Assignment
Go through the records and copy each line where the word "solar" occurs.

(Dataset entries)
##########

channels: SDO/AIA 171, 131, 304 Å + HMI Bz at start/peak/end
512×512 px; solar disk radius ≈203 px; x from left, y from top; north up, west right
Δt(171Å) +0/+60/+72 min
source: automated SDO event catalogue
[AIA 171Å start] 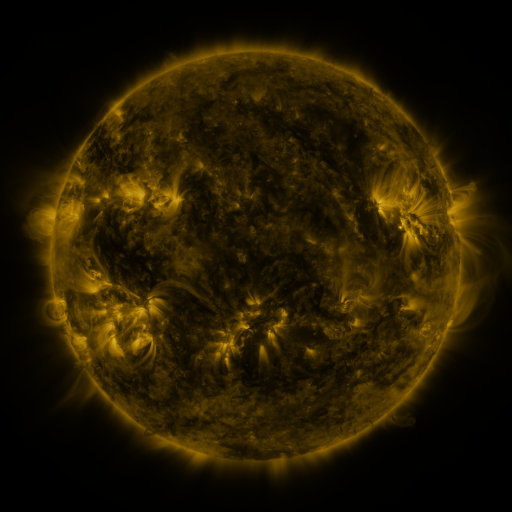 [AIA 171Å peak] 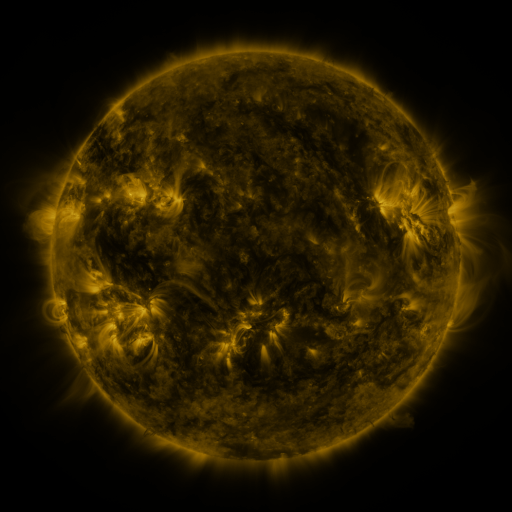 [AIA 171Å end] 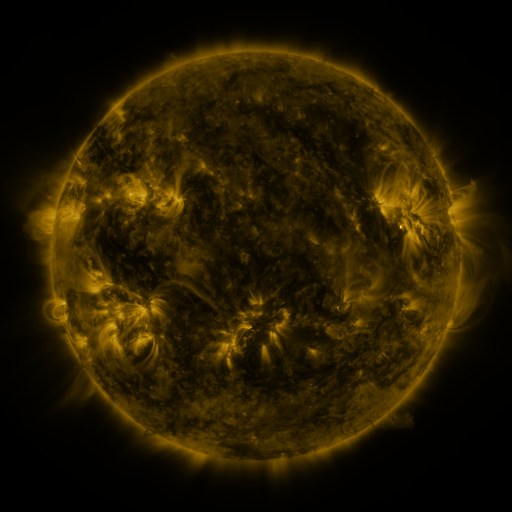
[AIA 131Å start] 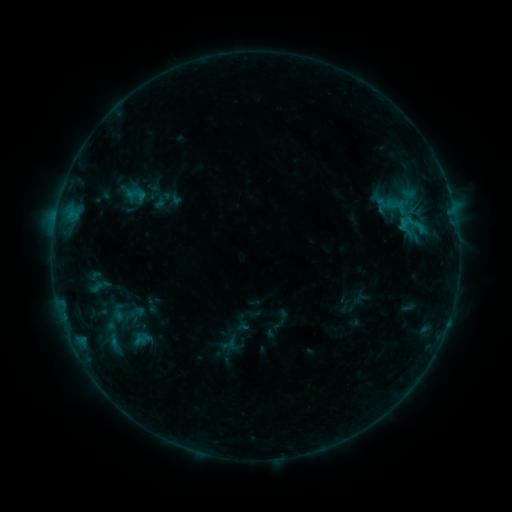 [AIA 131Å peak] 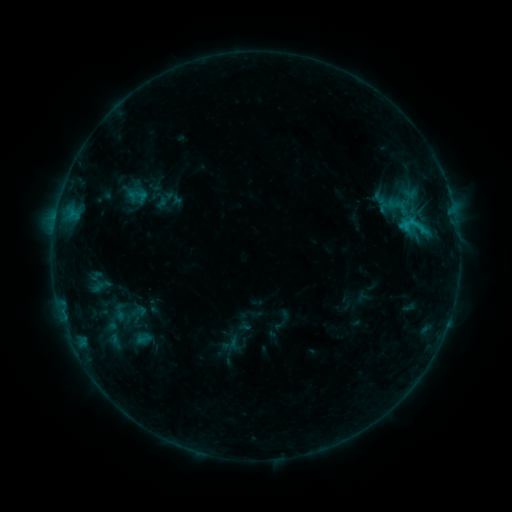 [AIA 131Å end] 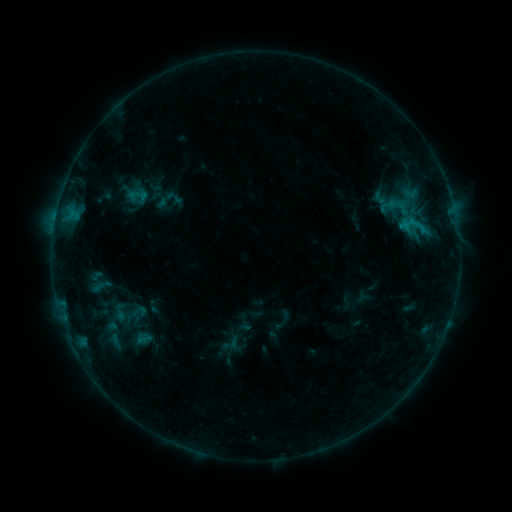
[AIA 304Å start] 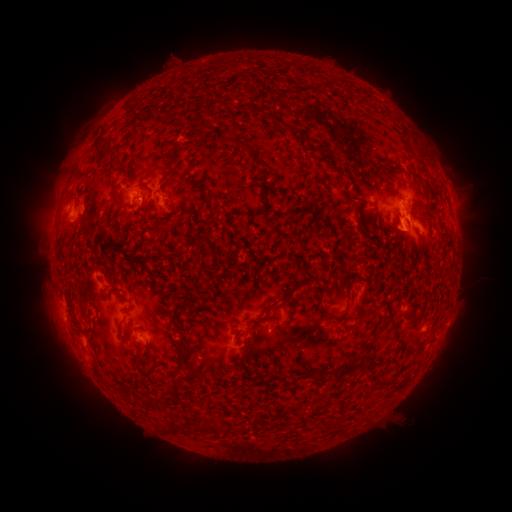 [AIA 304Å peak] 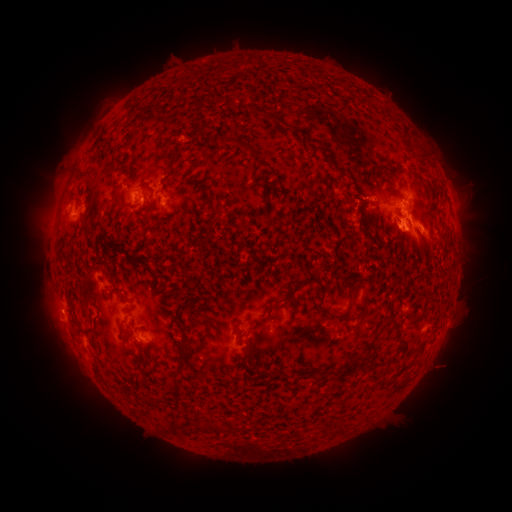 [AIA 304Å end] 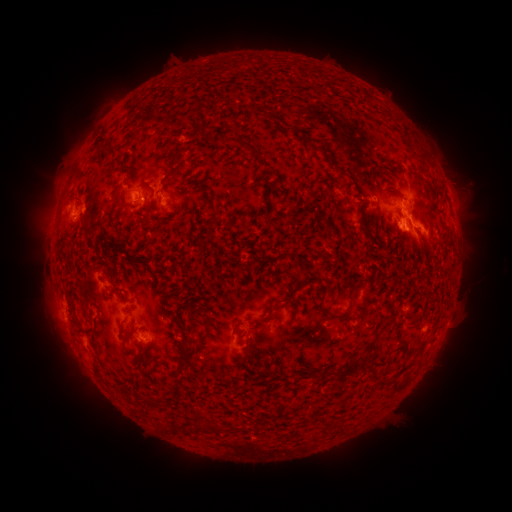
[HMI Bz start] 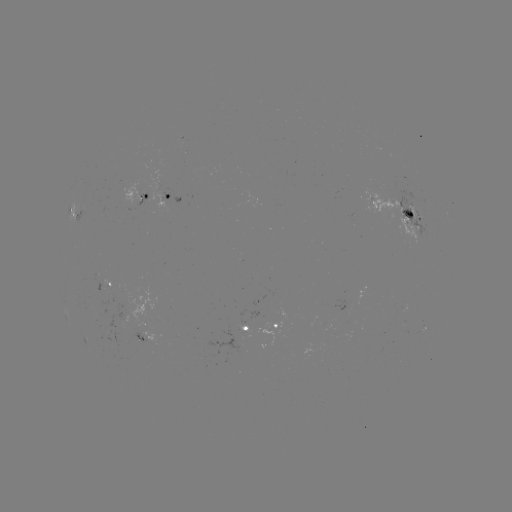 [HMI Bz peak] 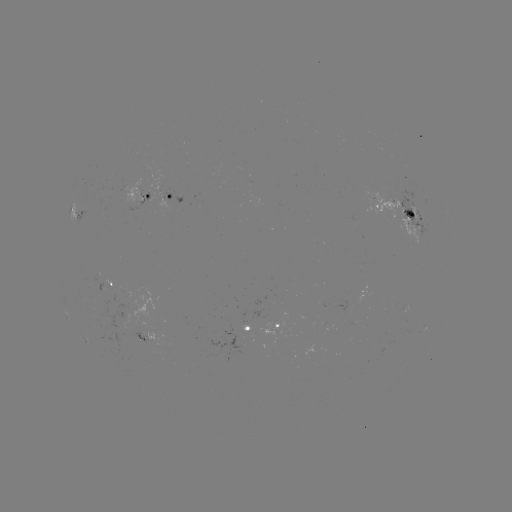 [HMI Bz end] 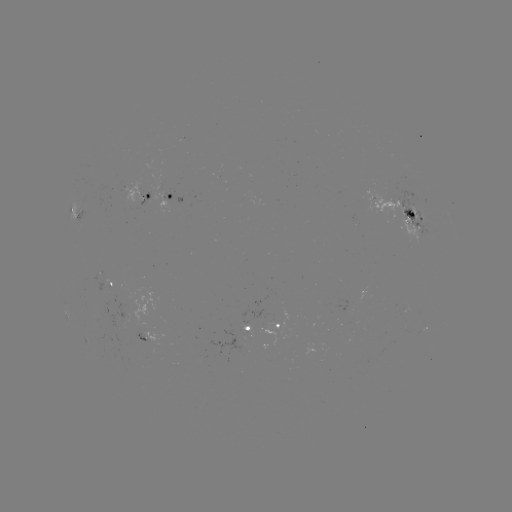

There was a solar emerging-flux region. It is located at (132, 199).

##########

Result of this task
512×512 px; solar disk radius ≈203 px; x from left, y from top; north up, west right
There was a solar emerging-flux region. It is located at (132, 199).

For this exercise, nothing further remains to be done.